> EXERCISE: Using the records below, repeat exactly the lines from the one holding "STEP2 : Rub" through the one holding "STEP6 : After", both ends included, and no others.

> DATA RECORDS:
.....

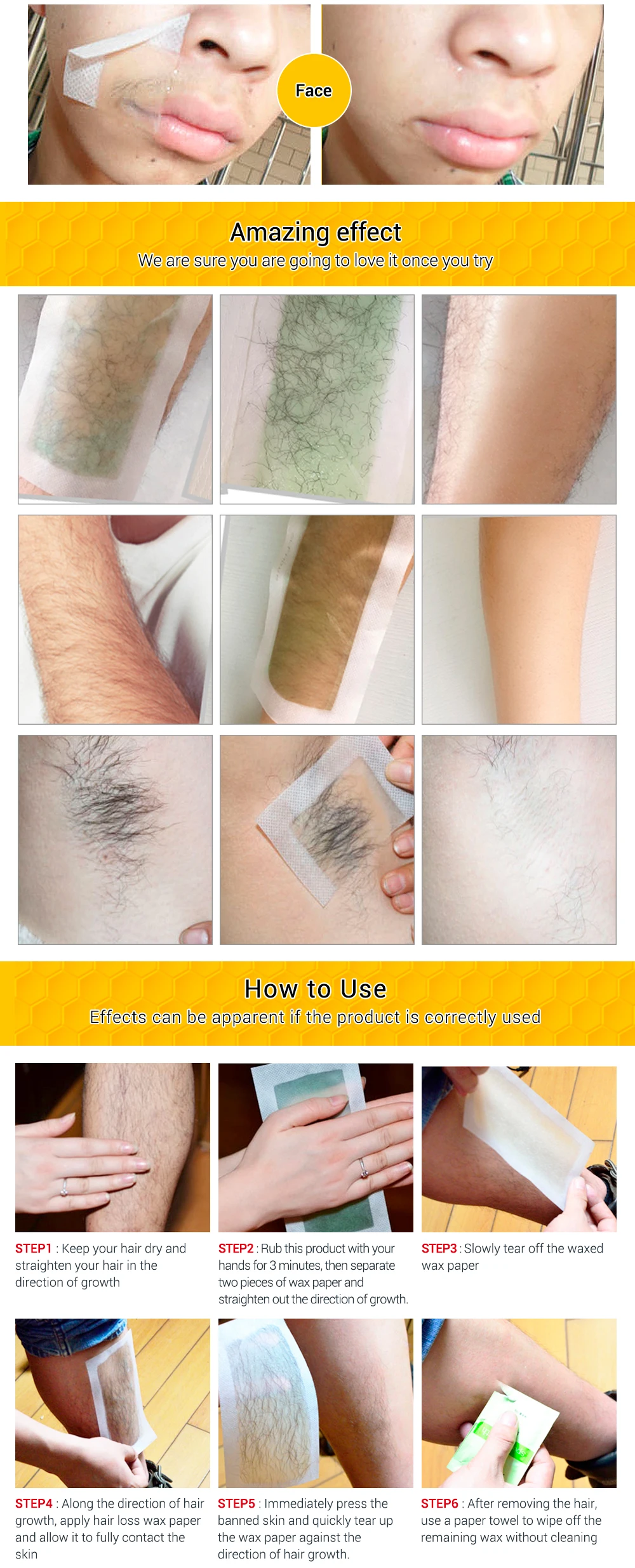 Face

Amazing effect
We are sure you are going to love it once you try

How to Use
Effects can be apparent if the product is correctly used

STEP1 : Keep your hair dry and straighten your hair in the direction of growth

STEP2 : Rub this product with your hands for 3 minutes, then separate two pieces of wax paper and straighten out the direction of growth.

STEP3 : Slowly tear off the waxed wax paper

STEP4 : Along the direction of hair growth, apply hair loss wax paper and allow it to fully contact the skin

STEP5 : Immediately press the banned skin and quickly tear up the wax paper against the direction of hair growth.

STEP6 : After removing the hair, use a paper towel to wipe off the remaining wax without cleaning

.....

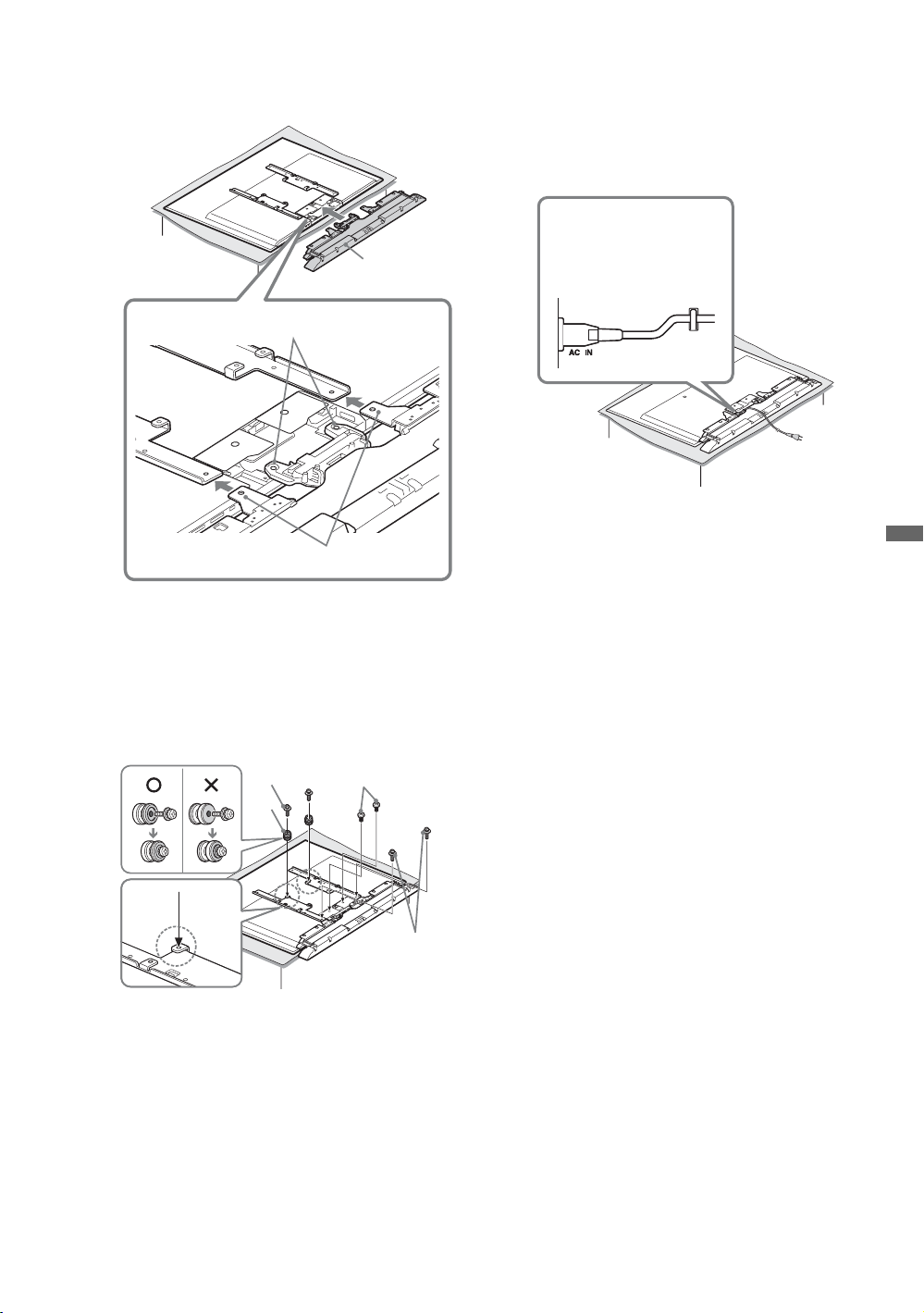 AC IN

.....

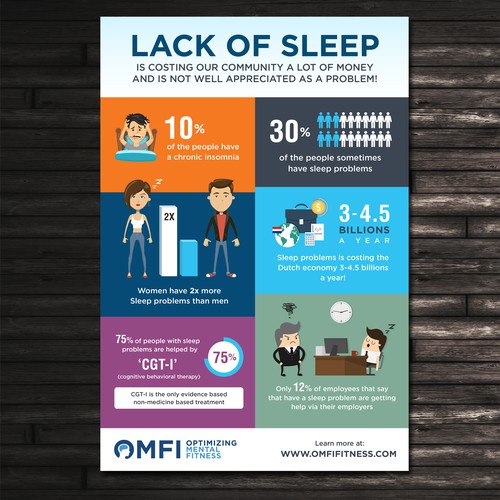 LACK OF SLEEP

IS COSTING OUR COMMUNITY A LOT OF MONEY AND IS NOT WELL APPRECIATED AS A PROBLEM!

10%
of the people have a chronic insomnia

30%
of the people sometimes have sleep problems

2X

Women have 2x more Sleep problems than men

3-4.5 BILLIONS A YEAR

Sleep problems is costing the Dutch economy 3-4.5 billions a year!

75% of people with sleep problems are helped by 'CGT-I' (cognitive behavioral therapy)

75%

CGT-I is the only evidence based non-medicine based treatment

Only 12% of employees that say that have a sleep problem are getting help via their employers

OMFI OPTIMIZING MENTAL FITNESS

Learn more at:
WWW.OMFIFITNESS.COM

.....

> EXPECTED ANSWER:
STEP2 : Rub this product with your hands for 3 minutes, then separate two pieces of wax paper and straighten out the direction of growth.

STEP3 : Slowly tear off the waxed wax paper

STEP4 : Along the direction of hair growth, apply hair loss wax paper and allow it to fully contact the skin

STEP5 : Immediately press the banned skin and quickly tear up the wax paper against the direction of hair growth.

STEP6 : After removing the hair, use a paper towel to wipe off the remaining wax without cleaning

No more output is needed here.